Top Shelf French Dip Sandwiches - for 8, with leftovers
The day before Christmas:
Season the Beef (somewhat adapted from this recipe from Fine Cooking)
- 4 Tbs. extra-virgin olive oil
- 4 Tbs. finely chopped fresh thyme
- 2 Tbs. ground fennel seed
- 2 tbsp Kosher salt
- Freshly cracked black pepper
- (1) 4 pound beef tenderloin, trimmed and tied. If the roast includes the tapered end of the roast, fold it under and tie it in place so that the roast is the same diameter for the entire length
- Dry the tenderloin with paper towels. Combine the olive oil, thyme, fennel seed, salt and pepper and rub all over the tenderloin. If you can do this the day before and keep the roast lightly covered in parchment in the refrigerator overnight, so much the better.
- 2 cups heavy cream
- 1/4 cup buttermilk
- Whisk cream and buttermilk together in a heavy medium sized bowl.
- Cover with plastic wrap.
- Set in a warm spot for 24 hours.
- If the cream doesn’t thicken, it probably wasn’t warm enough. You can set the cream in a warmer spot for a further 24 hours. I set mine on top of the stove as we were baking in the oven below at 475. It worked perfectly. The following morning the cream was very thick.
- 6 cups veal stock
- 1 tbsp soy sauce or Worcestershire
- splash of sherry
- sea salt and plenty of freshly ground black pepper
- Reduce veal stock by half over medium high heat
- Add soy sauce or Worcestershire, sherry and salt and pepper to taste.
- Keep warm over low heat.
- Remove the beef from the refrigerator and let sit at room temperature for an hour before roasting.
- Half an hour before you want to start the beef, preheat the oven to 375°F.
- Place the tenderloin on a wire rack on a large rimmed baking sheet.
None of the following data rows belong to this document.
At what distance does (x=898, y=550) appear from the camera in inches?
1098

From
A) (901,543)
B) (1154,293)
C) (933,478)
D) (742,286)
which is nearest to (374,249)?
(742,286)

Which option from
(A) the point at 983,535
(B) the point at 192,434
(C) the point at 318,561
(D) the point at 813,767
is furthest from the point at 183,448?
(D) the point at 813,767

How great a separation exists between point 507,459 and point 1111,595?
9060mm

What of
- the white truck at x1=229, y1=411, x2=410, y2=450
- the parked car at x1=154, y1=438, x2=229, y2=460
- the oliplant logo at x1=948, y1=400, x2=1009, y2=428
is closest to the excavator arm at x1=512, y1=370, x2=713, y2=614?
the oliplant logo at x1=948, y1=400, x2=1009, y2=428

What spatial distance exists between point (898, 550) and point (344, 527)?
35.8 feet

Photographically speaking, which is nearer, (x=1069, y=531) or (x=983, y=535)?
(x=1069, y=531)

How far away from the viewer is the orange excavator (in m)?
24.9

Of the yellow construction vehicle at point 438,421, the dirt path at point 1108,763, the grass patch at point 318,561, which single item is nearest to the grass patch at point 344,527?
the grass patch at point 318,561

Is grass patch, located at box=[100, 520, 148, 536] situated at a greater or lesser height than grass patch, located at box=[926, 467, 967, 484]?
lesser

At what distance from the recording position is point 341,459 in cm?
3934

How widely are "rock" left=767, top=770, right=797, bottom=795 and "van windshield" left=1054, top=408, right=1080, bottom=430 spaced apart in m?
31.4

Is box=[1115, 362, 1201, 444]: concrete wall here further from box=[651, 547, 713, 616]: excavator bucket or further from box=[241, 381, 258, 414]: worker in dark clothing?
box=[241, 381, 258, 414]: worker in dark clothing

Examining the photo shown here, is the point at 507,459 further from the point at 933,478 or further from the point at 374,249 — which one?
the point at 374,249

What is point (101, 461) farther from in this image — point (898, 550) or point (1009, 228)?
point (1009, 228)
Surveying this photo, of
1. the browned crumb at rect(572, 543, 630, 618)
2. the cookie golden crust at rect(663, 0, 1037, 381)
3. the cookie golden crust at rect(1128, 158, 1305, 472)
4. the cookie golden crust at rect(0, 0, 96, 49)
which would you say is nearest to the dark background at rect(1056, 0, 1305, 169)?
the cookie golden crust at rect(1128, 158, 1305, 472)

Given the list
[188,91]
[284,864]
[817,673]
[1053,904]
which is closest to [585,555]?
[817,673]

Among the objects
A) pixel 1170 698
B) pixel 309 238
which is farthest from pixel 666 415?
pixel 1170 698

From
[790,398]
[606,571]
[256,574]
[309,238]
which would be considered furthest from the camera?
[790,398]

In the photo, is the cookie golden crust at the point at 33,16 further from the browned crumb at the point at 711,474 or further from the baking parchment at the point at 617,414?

- Roast to 130°F for medium rare, or 135°F for medium, 40 to 50 minutes. I recommend a digital oven thermometer so you can plug it in and walk away. There is enough going on at Christmas without having to worry about whether you are over cooking the roast or not.
- When the roast has reached temperature, allow to rest uncovered on a carving board for 10 minutes. Slice very thinly. (Make sure all the other ingredients are prepped before you start! Don’t let the meat get cold)
- 1 cup crème fraîche
- several tablespoons prepared horseradish, newly opened
16 good quality sandwich rolls
- Preheat the oven to 200.
- Wrap rolls tightly in foil and warm in the oven for 15 minutes.
- Slice in half for sandwiches.
- Spread the warm rolls with unsalted French butter on both sides.
- After the meat has rested for at least 10 minutes, slice it as thinly as you can with your sharpest carving knife. I have one called Schinkenmesser (it means ham slicer) and it is nicely flexible and carves beautifully.
- Pile many slices onto each sandwich – you will have to judge how much. I would say at least 10 slices per sandwich for the grown-ups.
- On top of the meat spread 2 or 3 tablespoons of the caramelized onions. And on top of that, 2 or 3 tablespoons of horseradish cream.
- Serve with about 1/2 a cup of steaming jus in a small ramekin on the side.
These sandwiches are excessive in every way. Even so, people will eat seconds. It is quite possible that dessert will get the short shrift.